EDEN: I feel like I am living the parable of the mustard seed. The word is spreading slowly about My Peace I Give You, but when people find out about it and read it, they want to tell their friends and family members.
People often don’t know what to make of it at first, because there has never been a book of Catholic spirituality for adult victims of childhood sexual abuse. The only other works that mention Christianity and sexual wounds in their title are books on the Church’s abuse crisis, or books that take a Protestant approach to healing, or ones that put a Christian gloss on psychotherapeutic methods. My Peace I Give You is none of the above — it’s really about learning to find healing as the saints did, through praying in union with the Holy Sacrifice of the Mass.
That’s why I sought an imprimatur from my bishop, Donald Cardinal Wuerl — so that Catholics would know that this is a book intended for the upbuilding of the Mystical Body of Christ. To my knowledge, My Peace I Give You is the only book on healing from abuse ever to have received an imprimatur.
I’m very thankful to be part of what I believe is a new moment in the Church. Having taken important steps toward our own purification, we can now become proactive in helping the culture heal from the evil of childhood sexual abuse. The overwhelming majority of adults who were sexually abused in childhood were victimized at their own house, at a public school, or at a neighbor’s house — not at God’s house. And the number of victims in the United States alone is in the tens of millions. The Centers for Disease Control found that one in four women and one in six men report having been abused in childhood. That amounts to at least one person in every pew in every parish. And that’s just contact abuse — it doesn’t even count those who were subject to other forms of victimization, such as being made to view pornography.
So, there are many Catholics carrying these hidden wounds and the tragically misplaced guilt that often accompanies them. Regardless of whether they need professional help — some do, some don’t — they all need something that no secular psychotherapist can give them: the assurance that their heavenly Father loves them, and the graces that flow from living in union with Christ. Only the life of the Church can give that to them. That’s what we have, and that’s what we’ve got to share.
LOPEZ: Is it awkward?
EDEN: You mean, is it awkward, when speaking about My Peace I Give You, to get up in front of a room of fifty strangers and talk about healing from childhood sexual abuse? No and yes.

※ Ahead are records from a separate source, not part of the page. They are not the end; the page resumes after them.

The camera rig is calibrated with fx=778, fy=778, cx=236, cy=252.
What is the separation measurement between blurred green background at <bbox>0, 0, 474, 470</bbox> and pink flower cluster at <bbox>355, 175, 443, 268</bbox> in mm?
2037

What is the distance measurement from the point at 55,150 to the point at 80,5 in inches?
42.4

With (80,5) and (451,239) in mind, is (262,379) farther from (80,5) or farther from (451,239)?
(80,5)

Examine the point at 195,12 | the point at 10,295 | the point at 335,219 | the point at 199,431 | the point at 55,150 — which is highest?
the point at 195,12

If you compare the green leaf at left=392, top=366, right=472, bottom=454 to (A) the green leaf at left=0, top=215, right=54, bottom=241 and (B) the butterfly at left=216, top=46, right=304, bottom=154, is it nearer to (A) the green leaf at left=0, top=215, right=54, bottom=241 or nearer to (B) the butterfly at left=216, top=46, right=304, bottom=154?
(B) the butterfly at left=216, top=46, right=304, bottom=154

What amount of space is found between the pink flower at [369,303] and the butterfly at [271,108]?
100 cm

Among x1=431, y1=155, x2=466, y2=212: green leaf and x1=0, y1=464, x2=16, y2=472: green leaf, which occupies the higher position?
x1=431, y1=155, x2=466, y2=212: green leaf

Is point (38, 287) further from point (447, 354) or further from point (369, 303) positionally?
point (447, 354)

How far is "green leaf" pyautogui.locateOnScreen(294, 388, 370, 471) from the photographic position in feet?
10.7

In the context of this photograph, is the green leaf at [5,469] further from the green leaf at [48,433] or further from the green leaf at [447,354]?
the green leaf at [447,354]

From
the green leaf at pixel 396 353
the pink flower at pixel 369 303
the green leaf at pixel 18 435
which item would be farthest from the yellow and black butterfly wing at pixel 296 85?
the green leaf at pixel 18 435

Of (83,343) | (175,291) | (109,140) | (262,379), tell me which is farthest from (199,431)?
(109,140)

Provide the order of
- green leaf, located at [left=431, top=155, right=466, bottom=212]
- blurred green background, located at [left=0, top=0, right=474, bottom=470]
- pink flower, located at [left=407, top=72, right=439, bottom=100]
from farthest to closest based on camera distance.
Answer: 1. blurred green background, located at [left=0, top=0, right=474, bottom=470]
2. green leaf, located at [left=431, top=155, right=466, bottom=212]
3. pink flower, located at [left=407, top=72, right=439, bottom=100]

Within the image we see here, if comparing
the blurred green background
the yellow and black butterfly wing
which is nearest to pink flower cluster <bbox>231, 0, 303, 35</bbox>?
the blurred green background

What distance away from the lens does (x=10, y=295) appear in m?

No, it is not awkward, because I have come to believe that being a witness to this kind of healing is part of my Christian behavior. Yes, it is awkward, because public speaking on the whole is a purgative experience — at least it is for me — especially when the topic is likely to bring up painful memories for listeners. So I just do the best I can, trying to keep the focus on Christian joy and hope, and trusting that the Holy Spirit will make up for my own inadequacies.
LOPEZ: Why is it so important? Have you seen hearts open and heal?
EDEN: Yes, I have. Hearts of people I know and love, as well as those of people I have never met — like blogger Michael Barrick, who wrote that reading My Peace inspired him to bring his own childhood wounds into the light. And that makes it all worthwhile.
— Kathryn Jean Lopez is editor-at-large of National Review Online.